## [TEXTAUSZUG]
____

Einfühlsam und doch voller Humor und Leichtigkeit entwirft V. S. Naipaul das Porträt eines immer nur "halb gelebten" Lebens. Ein provozierendes und vielschichtiges Buch, das den Einzelnen gefangen in Herkunft und Abstammung zeigt und die Frage nach den Grundlagen des menschlichen Zusammenlebens auf atemberaubende Weise neu stellt.
Autorenporträt
Vidiadhar Surajprasad Naipaul, geb. 17.8.1932 in Trinidad, lebt seit 1950 in Großbritannien. Der Romancier, Reiseschriftsteller und Journalist indischer Herkunft gilt als einer der bedeutendsten Vertreter der englischsprachigen Literatur. Seine Romane 'Ein Haus für Mr. Biswas' und 'An der Biegung des großen Flusses' sowie das Sachbuch 'Eine islamische Reise' waren Welterfolge. Die meisten seiner Werke wurden ins Deutsche übersetzt. 2001 wurde V. S. Naipaul der Literatur-Nobelpreis verliehen.
Rezensionen

Süddeutsche Zeitung - Rezension
Süddeutsche Zeitung | Besprechung von 12.12.2001

Vor sich selbst verkrochen, bis ins tiefste Mosambik
V. S. Naipauls neuer Roman „Ein halbes Leben” – Eine Odyssee durch drei Kontinente und die Lebensthemen des Nobelpreisträgers
Das Wunder, der Anfang. Am Ende seiner Nobelpreisrede hob V. S. Naipaul hervor, wie glücklich er darüber sei, als Schriftsteller gelebt zu haben. „Ich bin froh, dass ich mich in schöpferischer Hinsicht so weit vorangetrieben habe, wie ich konnte. Das größte Wunder ist aber in meinen Augen, dass es mir gelungen ist, einen Anfang zu machen. Ich habe das Gefühl – und ich kann mich noch heute lebhaft an die Angst davor erinnern – dass ich leicht hätte scheitern können, bevor ich ernsthaft angefangen hatte.”

____

## [DATENAUSZUG]
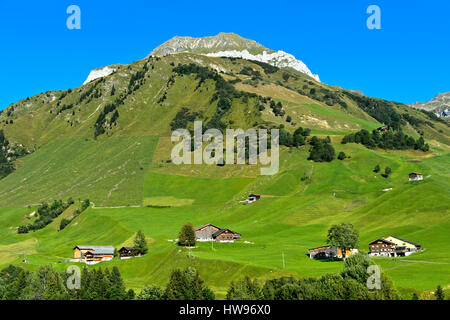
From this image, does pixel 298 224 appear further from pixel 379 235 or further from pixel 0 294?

____

## [AUFGABE 1]
Beantworte anhand des Textauszugs über V. S. Naipaul:
(a) Seit welchem Jahr lebt Naipaul in Großbritannien?
(b) In welchem Jahr wurde ihm der Literatur-Nobelpreis verliehen?
(c) Von welchem Datum stammt die Besprechung der Süddeutschen Zeitung?
## [AUFGABE 2]
Aktualisiere im Textauszug den Abschnitt von „Einfühlsam und doch“ bis „der Literatur-Nobelpreis verliehen.“, indem du „Großbritannien“ durch „England“ ersetzt.
## [AUFGABE 3]
Setze den Textauszug über V. S. Naipaul und seinen Roman „Ein halbes Leben“ nach dem letzten Satz fort.

## [ERGEBNIS 1]
(a) Seit 1950.
(b) 2001.
(c) Vom 12.12.2001.

## [ERGEBNIS 2]
Einfühlsam und doch voller Humor und Leichtigkeit entwirft V. S. Naipaul das Porträt eines immer nur "halb gelebten" Lebens. Ein provozierendes und vielschichtiges Buch, das den Einzelnen gefangen in Herkunft und Abstammung zeigt und die Frage nach den Grundlagen des menschlichen Zusammenlebens auf atemberaubende Weise neu stellt.
Autorenporträt
Vidiadhar Surajprasad Naipaul, geb. 17.8.1932 in Trinidad, lebt seit 1950 in England. Der Romancier, Reiseschriftsteller und Journalist indischer Herkunft gilt als einer der bedeutendsten Vertreter der englischsprachigen Literatur. Seine Romane 'Ein Haus für Mr. Biswas' und 'An der Biegung des großen Flusses' sowie das Sachbuch 'Eine islamische Reise' waren Welterfolge. Die meisten seiner Werke wurden ins Deutsche übersetzt. 2001 wurde V. S. Naipaul der Literatur-Nobelpreis verliehen.

## [ERGEBNIS 3]
William Somerset Chandran hat dieses Wunder nicht erfahren dürfen, er scheitert gleich im Anfang, in London. Naipaul lässt den jungen Inder dieselben Viertel durchstreifen, in denen er selbst Ende der Fünfziger Jahre lebte. Er lässt ihm, der als Immigrant so unwissend durch das verregnete London treibt, einen Job als freier Autor bei der BBC zufallen, so wie er einst selbst als BBC-Mitarbeiter begann. Aber er versagt ihm das Entscheidende, den Willen, aus seiner Begabung etwas zu machen, festzuhalten an dem erstmal so unbescheiden unbestimmten Wunsch, ein Schriftsteller zu werden, aus einer leeren Mitte heraus zu schreiben, selbst wenn da zunächst vermeintlich gar kein Thema ist, über das man schreiben könnte.
Aus Chandran sprudeln einige Erzählungen hervor, danach versiegt der Impuls zu schreiben für immer. In seinem Kurzgeschichtenband vermischt er Hollywoods B-Movieplots mit Erinnerungen an seine Kindheit auf dem indischen Dorf zu traurigen Possen um vorgespiegelte Identitäten. „Die Geschichten schienen nur auf ihn gewartet zu haben; es wunderte ihn, dass er sie vorher nie bemerkt hatte, und drei, vier Wochen lang schrieb er zügig. Dann begann das Schreiben an schwierige Punkte zu rühren, an Dinge, denen er sich nichts stellen mochte, und er hörte auf.”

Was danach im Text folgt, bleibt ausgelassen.